Levin wrote Tenet back March 7 saying the CIA director gave a "misleading assertion" and repeated a request that Tenet provide a percentage figure, not the number, of the "top suspect sites" listed in the December report that had been turned over to U.N. inspectors. "I can't believe we are holding back, and it would be shocking if it is being done, because it might lead the inspectors to something," Levin said.
A CIA spokesman refused to discuss the matter. But some officials charge the administration is not interested in helping the inspectors discover weapons because a discovery could bolster supporters in the U.N. Security Council of continued inspections and undermine the administration's case for war.
"We don't want to have a smoking gun," a ranking administration official said recently. He added, "I don't know whether the point is to embarrass Blix or embarrass Saddam Hussein."
Anther official familiar with the intelligence said, "Not all the top sites have been passed to the inspectors."

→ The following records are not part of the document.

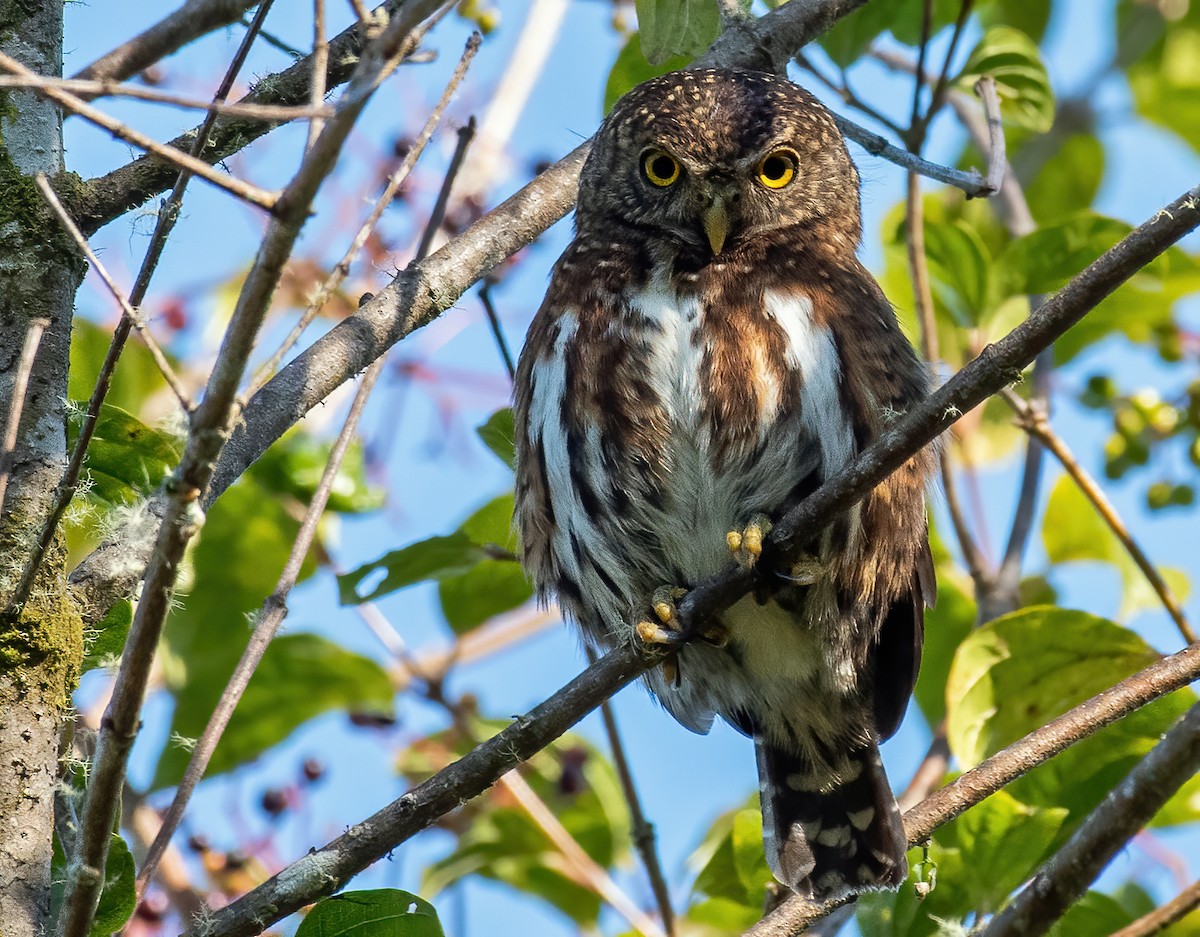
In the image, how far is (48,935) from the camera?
2.24m

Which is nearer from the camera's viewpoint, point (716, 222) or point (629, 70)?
point (716, 222)

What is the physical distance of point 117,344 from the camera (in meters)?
2.26

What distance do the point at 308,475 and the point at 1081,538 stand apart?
8.11 ft

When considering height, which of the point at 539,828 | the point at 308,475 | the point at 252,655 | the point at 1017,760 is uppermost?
the point at 308,475

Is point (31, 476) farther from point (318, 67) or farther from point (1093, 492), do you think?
point (1093, 492)

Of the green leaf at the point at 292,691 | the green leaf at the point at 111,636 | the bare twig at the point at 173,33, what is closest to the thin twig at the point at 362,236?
the bare twig at the point at 173,33

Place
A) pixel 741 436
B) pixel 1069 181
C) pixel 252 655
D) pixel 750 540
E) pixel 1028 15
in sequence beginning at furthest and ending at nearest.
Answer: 1. pixel 1028 15
2. pixel 1069 181
3. pixel 741 436
4. pixel 750 540
5. pixel 252 655

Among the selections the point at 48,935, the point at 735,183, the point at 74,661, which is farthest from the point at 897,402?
the point at 48,935

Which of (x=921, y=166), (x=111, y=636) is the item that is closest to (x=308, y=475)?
(x=111, y=636)

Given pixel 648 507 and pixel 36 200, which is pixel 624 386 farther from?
pixel 36 200

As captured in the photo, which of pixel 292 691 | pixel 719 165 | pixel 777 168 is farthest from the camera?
pixel 292 691

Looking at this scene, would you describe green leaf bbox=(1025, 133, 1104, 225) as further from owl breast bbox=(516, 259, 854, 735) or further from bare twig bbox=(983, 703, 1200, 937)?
bare twig bbox=(983, 703, 1200, 937)

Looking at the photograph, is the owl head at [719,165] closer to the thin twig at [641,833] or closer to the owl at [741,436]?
the owl at [741,436]

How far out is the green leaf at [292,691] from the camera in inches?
173
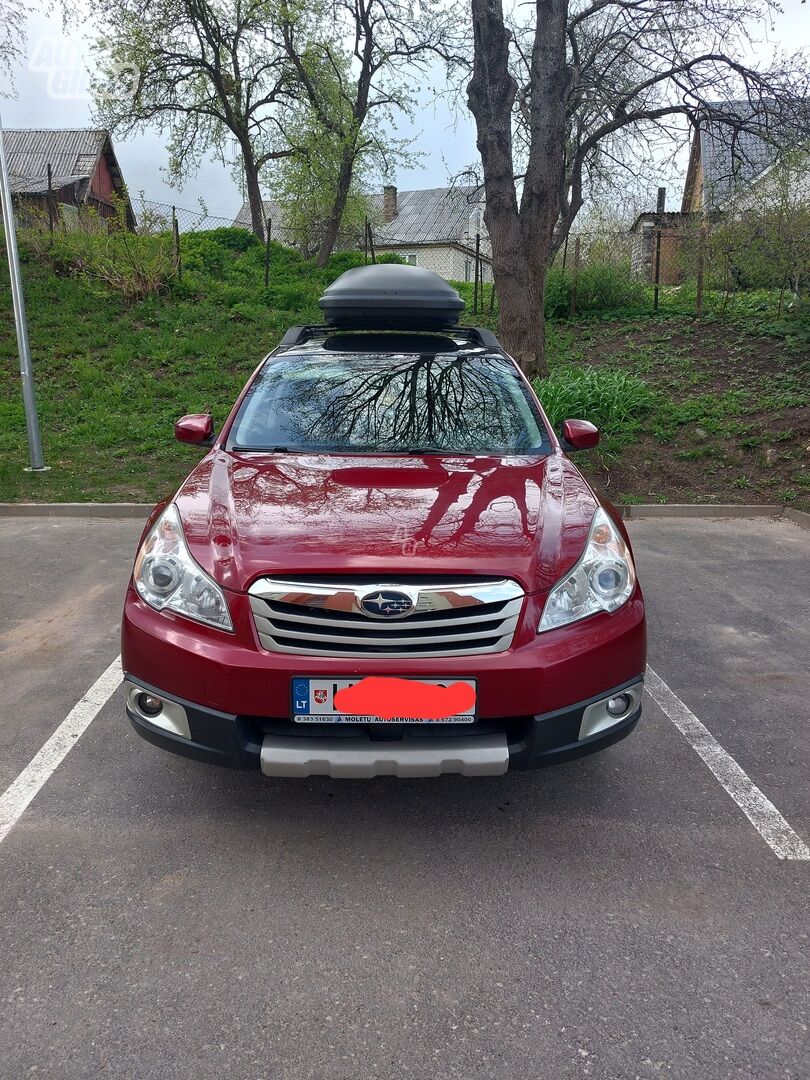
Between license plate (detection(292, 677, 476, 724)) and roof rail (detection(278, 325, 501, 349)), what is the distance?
8.36 feet

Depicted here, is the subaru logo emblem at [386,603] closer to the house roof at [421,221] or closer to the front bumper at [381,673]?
the front bumper at [381,673]

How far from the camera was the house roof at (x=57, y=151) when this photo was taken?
35281 mm

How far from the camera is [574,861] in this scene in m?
2.65

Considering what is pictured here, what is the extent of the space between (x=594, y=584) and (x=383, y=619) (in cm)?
73

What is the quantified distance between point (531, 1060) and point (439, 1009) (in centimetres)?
26

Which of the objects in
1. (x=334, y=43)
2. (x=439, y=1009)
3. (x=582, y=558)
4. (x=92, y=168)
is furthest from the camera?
(x=92, y=168)

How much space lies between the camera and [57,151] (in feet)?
120

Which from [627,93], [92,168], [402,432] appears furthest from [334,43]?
[402,432]

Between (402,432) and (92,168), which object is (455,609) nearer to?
(402,432)

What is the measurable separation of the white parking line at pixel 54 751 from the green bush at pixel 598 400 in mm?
6483

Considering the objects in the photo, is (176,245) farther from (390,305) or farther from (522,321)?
(390,305)

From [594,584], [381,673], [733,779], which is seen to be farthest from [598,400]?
[381,673]

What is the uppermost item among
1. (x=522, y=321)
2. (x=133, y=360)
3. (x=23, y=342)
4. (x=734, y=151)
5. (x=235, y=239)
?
(x=734, y=151)

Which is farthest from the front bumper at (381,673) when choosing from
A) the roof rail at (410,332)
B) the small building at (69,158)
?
the small building at (69,158)
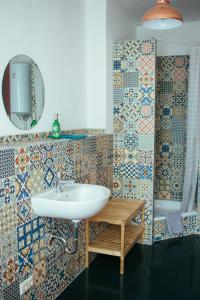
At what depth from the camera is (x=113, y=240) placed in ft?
9.81

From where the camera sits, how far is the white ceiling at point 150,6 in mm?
3416

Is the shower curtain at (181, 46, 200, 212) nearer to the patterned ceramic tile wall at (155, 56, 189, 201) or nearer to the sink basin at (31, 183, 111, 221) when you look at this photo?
the patterned ceramic tile wall at (155, 56, 189, 201)

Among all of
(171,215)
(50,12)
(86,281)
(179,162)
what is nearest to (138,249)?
(171,215)

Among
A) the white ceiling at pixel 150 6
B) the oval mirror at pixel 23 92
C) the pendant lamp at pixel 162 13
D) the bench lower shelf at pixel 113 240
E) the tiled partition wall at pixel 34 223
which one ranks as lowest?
the bench lower shelf at pixel 113 240

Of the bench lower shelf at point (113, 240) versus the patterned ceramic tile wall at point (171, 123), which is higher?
the patterned ceramic tile wall at point (171, 123)

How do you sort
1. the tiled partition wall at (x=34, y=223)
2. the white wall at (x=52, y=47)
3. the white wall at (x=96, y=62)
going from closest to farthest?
the tiled partition wall at (x=34, y=223) → the white wall at (x=52, y=47) → the white wall at (x=96, y=62)

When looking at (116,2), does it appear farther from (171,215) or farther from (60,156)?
(171,215)

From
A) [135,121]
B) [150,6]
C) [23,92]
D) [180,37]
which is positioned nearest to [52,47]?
[23,92]

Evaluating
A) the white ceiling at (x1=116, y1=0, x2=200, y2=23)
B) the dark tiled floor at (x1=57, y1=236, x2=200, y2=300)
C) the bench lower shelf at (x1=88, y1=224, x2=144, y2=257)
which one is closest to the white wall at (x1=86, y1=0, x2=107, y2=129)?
the white ceiling at (x1=116, y1=0, x2=200, y2=23)

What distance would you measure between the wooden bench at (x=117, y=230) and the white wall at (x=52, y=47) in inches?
32.6

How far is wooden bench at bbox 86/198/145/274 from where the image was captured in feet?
8.98

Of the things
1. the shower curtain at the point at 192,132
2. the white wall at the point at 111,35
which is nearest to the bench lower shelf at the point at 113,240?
the shower curtain at the point at 192,132

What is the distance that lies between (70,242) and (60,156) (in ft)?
2.35

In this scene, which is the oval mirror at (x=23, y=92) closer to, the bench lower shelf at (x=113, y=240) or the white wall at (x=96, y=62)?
the white wall at (x=96, y=62)
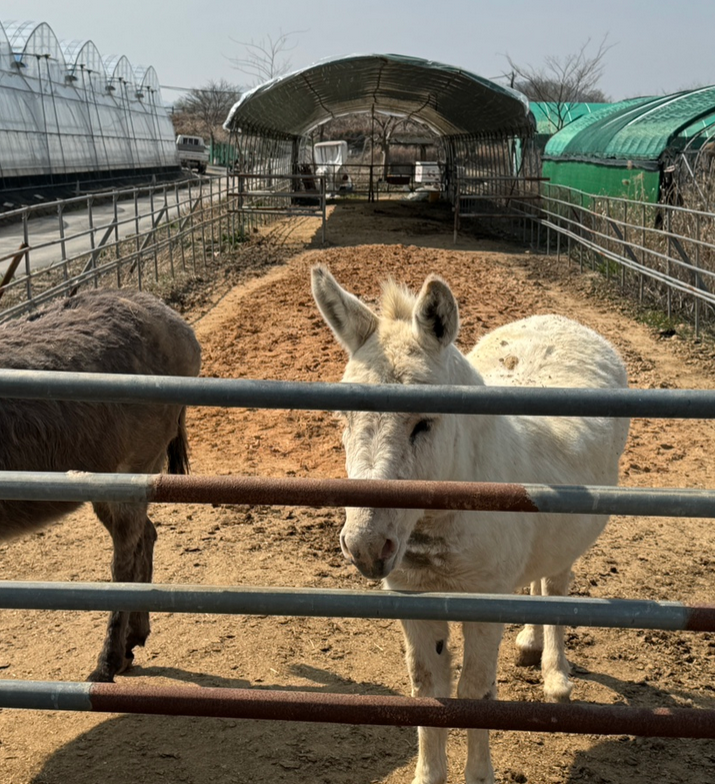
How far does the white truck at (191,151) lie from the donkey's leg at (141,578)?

A senior intelligence analyst said one explanation for the difficulties inspectors have had in locating weapons caches "is because there may not be much of a stockpile."
Administration officials, in making the case against Iraq, repeatedly have failed to mention the considerable amount of documented weapons destruction that took place in Iraq between 1991 and 1998, when the previous U.N. Special Commission on Iraq had inspection teams in the field.
In that period, under U.N. supervision, Iraq destroyed 817 of 819 proscribed medium-range missiles, 14 launchers, 9 trailers and 56 fixed missile-launch sites. It also destroyed 73 of 75 chemical or biological warheads and 163 warheads for conventional explosives.
U.N. inspectors also supervised destruction of 88,000 filled and unfilled chemical munitions, more than 600 tons of weaponized and bulk chemical weapons agents, 4,000 tons of precursor chemicals and 980 pieces of equipment considered key to production of such weapons.
Destruction of biological weapons -- which were not discovered to be in Iraq's possession until 1995 -- was less advanced. The main facility where biological weapons were produced and developed, Al Hakam, was destroyed along with 60 pieces of equipment taken from three other facilities. In addition, 22 tons of growth media for biological weapons were destroyed.
Staff writer Bob Woodward contributed to this report.